I've been using OpenDNS for about a year now, rather than the DNS servers provided by my ISP. It has a number of advantages, including cutting out some of the silly bugger games ISPs play. Among other things, I hate getting a page of advertisements whenever I mistype a URL. I use OpenDNS's “Home” subscription as I don't mind paying $10 a year to support them and get some extra configuration flexibility.

OpenDNS have released an early, Mac OS X only, version of a rather nice product, DNSCrypt. It's a freebie operating system-level application. What it does is to encrypt the DNS traffic between a user's computer and the OpenDNS DNS servers — what OpenDNS is referring to as the “last mile” by analogy with telephony.

Why is this such a nice thing? You can read about this on the OpenDNS web site, but basically it provides a barricade against lots of sophisticated hacking.

I downloaded DNSCrypt. It uses OS X’s package installer to install a preference pane which allows one to enable/disable DNSCrypt and change some settings.

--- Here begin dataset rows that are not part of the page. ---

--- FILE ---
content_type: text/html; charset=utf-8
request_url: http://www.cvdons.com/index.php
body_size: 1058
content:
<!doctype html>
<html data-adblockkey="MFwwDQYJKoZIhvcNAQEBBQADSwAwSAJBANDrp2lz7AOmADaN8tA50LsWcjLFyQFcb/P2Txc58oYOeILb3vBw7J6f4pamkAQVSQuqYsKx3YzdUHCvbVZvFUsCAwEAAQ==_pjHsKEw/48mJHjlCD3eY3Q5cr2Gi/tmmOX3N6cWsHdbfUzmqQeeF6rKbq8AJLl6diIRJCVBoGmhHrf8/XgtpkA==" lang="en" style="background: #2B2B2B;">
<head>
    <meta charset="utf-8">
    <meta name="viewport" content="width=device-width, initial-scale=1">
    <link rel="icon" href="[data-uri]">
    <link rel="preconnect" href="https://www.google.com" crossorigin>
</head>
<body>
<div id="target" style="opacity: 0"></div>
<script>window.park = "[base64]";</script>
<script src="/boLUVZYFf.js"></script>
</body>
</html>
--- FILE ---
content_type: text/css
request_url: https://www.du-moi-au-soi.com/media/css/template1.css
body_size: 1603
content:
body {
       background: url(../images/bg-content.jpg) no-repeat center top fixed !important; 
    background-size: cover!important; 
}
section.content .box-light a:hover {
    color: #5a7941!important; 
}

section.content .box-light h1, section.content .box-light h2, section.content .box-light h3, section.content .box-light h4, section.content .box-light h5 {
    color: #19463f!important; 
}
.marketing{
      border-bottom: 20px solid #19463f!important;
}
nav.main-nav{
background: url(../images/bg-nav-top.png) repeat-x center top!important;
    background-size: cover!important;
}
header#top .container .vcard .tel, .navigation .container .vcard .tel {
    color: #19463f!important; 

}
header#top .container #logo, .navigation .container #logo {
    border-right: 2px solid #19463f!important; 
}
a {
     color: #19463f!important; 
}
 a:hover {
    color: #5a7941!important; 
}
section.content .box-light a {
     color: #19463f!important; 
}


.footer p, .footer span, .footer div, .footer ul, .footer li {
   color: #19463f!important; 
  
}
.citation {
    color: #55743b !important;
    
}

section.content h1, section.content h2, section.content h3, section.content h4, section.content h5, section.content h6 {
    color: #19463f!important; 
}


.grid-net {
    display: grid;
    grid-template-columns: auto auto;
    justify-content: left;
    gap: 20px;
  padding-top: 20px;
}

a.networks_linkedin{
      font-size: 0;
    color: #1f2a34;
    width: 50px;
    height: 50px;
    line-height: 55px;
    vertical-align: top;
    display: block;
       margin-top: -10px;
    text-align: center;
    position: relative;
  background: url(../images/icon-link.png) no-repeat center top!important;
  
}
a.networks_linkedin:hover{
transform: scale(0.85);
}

An important one is whether or not to “fall back” on regular DNS communications if there is a failure. Doing so means in the case of a failure you do not lose name resolution (e.g. "www.goold.net" resolving to an IP address), but you obviously lose the additional security provided by DNSCrypt. I'm not running in fall-back mode, so we will see what happens!

While the product is in the early stages, OpenDNS have elected to have DNSCrypt disabled on boot-up, meaning if you re-boot your Mac, you will need to go into system preferences and enable it. They have indicated there will be persistence across re-boots in a later release.

So far, I notice no change, which is a very good thing — having a process that occurs quietly behind the scenes to protect my computing environment is exactly what I want.